=== ENTRIES SHOWN ===

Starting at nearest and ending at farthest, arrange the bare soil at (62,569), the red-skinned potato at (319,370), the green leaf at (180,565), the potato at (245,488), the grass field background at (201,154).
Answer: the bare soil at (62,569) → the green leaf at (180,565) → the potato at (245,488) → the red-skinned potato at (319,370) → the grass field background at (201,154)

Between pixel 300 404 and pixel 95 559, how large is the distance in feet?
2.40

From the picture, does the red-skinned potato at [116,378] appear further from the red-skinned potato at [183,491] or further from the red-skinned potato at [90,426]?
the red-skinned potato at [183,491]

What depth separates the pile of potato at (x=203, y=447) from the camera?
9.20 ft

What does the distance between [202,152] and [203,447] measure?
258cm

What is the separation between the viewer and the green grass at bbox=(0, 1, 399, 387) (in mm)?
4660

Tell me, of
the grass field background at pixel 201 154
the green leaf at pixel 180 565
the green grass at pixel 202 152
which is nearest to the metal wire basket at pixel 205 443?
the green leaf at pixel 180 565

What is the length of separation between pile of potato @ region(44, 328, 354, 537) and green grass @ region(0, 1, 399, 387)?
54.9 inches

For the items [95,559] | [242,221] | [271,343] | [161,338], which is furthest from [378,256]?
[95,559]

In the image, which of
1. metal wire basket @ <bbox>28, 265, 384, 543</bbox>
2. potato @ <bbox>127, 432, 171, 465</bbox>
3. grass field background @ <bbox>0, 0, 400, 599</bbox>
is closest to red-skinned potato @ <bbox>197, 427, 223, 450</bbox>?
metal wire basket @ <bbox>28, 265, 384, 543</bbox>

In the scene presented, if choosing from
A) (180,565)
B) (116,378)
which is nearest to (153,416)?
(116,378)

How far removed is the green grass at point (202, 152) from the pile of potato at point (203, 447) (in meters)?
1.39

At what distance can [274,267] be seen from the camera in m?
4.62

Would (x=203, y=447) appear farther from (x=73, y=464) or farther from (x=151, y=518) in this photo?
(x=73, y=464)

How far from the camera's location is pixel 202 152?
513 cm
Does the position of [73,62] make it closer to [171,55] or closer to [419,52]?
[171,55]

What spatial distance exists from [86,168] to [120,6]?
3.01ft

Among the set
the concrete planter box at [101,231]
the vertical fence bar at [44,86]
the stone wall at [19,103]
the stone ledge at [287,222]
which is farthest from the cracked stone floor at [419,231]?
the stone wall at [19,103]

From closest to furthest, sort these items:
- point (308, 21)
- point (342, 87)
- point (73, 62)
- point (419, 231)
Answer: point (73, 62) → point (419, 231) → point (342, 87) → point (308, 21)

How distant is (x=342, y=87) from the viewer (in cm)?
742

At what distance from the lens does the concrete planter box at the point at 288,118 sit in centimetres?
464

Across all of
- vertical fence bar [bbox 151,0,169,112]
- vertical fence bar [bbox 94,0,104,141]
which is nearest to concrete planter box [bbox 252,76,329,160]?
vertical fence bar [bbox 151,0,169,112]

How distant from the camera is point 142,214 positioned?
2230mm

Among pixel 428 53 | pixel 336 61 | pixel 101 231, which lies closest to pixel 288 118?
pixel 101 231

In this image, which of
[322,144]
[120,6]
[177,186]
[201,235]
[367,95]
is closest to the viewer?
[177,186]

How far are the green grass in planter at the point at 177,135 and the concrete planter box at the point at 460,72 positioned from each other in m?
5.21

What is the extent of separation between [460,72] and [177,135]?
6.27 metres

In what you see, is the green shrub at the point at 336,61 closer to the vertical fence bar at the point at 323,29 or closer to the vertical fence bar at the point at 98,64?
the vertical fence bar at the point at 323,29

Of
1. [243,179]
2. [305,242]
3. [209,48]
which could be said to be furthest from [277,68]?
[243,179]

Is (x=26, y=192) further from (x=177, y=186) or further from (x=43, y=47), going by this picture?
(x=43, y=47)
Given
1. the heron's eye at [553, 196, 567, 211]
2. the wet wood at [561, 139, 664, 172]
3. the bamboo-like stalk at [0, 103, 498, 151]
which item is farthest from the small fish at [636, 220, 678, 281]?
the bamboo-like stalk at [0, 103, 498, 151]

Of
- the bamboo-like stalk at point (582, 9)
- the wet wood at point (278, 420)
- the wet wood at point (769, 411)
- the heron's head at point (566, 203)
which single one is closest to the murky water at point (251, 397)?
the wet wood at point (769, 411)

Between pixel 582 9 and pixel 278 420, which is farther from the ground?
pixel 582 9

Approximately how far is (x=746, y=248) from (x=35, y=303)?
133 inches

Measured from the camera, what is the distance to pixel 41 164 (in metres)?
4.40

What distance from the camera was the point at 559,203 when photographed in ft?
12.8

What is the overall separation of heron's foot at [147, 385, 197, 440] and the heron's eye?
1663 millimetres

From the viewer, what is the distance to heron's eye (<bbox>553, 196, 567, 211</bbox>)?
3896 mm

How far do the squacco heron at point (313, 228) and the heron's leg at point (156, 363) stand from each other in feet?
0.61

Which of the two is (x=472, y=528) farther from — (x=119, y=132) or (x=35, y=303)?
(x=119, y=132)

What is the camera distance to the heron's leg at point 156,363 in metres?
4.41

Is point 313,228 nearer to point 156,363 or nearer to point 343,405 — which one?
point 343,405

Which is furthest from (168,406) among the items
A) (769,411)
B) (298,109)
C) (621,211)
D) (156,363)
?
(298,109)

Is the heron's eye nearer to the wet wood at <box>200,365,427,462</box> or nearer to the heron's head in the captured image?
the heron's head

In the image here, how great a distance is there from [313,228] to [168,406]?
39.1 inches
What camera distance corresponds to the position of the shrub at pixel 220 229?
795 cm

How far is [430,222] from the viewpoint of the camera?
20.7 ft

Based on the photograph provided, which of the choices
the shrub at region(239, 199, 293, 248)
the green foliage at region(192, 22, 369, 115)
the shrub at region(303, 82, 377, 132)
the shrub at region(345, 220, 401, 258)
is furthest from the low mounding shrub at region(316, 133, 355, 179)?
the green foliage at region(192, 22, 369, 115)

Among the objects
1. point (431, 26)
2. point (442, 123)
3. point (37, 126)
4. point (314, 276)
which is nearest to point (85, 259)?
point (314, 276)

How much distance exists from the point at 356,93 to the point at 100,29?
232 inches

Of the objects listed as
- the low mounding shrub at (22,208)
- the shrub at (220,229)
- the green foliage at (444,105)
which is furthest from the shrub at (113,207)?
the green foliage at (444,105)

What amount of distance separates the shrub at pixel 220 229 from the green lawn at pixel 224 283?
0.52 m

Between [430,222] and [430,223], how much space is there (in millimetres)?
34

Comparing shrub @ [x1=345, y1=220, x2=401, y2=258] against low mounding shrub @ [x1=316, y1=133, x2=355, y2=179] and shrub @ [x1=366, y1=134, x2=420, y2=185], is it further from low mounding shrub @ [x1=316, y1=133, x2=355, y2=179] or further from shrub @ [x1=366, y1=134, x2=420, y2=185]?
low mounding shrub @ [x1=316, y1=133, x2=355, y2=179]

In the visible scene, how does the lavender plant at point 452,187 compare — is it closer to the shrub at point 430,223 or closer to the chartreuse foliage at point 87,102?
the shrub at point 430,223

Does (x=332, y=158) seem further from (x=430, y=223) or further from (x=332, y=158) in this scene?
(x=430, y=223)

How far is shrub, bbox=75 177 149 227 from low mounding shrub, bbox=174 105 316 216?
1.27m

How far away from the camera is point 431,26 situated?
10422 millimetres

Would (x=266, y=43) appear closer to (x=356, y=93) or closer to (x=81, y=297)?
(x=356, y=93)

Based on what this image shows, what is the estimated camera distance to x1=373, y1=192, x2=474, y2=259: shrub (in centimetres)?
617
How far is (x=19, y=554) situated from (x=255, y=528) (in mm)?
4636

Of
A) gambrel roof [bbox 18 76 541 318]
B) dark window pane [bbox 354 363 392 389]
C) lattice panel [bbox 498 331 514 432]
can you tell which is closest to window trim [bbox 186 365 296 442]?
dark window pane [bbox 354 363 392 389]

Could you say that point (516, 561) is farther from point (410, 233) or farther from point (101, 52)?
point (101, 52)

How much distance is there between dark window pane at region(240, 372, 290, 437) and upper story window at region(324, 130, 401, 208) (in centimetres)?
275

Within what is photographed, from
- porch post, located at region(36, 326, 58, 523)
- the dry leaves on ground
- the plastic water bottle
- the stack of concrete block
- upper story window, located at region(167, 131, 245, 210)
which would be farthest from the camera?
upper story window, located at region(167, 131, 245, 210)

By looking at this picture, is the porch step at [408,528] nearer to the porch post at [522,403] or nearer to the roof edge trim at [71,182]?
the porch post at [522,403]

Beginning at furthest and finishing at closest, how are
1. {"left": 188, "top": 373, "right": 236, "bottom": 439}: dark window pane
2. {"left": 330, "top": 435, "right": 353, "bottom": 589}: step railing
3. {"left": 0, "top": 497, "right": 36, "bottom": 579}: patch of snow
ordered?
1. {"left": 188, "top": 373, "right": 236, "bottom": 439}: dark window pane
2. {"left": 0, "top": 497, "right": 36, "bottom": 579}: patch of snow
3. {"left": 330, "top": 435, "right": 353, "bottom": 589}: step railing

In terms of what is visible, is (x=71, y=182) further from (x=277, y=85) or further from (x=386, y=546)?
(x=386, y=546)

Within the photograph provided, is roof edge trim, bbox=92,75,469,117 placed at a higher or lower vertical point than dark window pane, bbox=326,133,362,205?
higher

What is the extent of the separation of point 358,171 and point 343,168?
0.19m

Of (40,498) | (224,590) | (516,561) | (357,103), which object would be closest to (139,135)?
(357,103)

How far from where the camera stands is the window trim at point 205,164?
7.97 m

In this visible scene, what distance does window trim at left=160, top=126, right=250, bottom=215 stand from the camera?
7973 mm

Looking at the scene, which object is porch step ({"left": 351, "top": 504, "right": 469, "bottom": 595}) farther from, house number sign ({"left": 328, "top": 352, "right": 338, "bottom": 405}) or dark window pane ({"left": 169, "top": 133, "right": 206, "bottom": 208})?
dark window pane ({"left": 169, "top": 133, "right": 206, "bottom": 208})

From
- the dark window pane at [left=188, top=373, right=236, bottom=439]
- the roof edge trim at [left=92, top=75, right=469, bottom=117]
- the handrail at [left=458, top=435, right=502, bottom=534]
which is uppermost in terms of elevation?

=== PROBLEM ===
Reproduce only the lines running from the one that contains "In this visible" to the last line of the records.

=== WRITTEN ANSWER ===
In this visible scene, what distance does window trim at left=160, top=126, right=250, bottom=215 stand from the camera?
7973 mm

Looking at the scene, which object is porch step ({"left": 351, "top": 504, "right": 469, "bottom": 595}) farther from, house number sign ({"left": 328, "top": 352, "right": 338, "bottom": 405}) or dark window pane ({"left": 169, "top": 133, "right": 206, "bottom": 208})?
dark window pane ({"left": 169, "top": 133, "right": 206, "bottom": 208})

From
- the dark window pane at [left=188, top=373, right=236, bottom=439]
- the roof edge trim at [left=92, top=75, right=469, bottom=117]
- the handrail at [left=458, top=435, right=502, bottom=534]
which is uppermost in terms of elevation?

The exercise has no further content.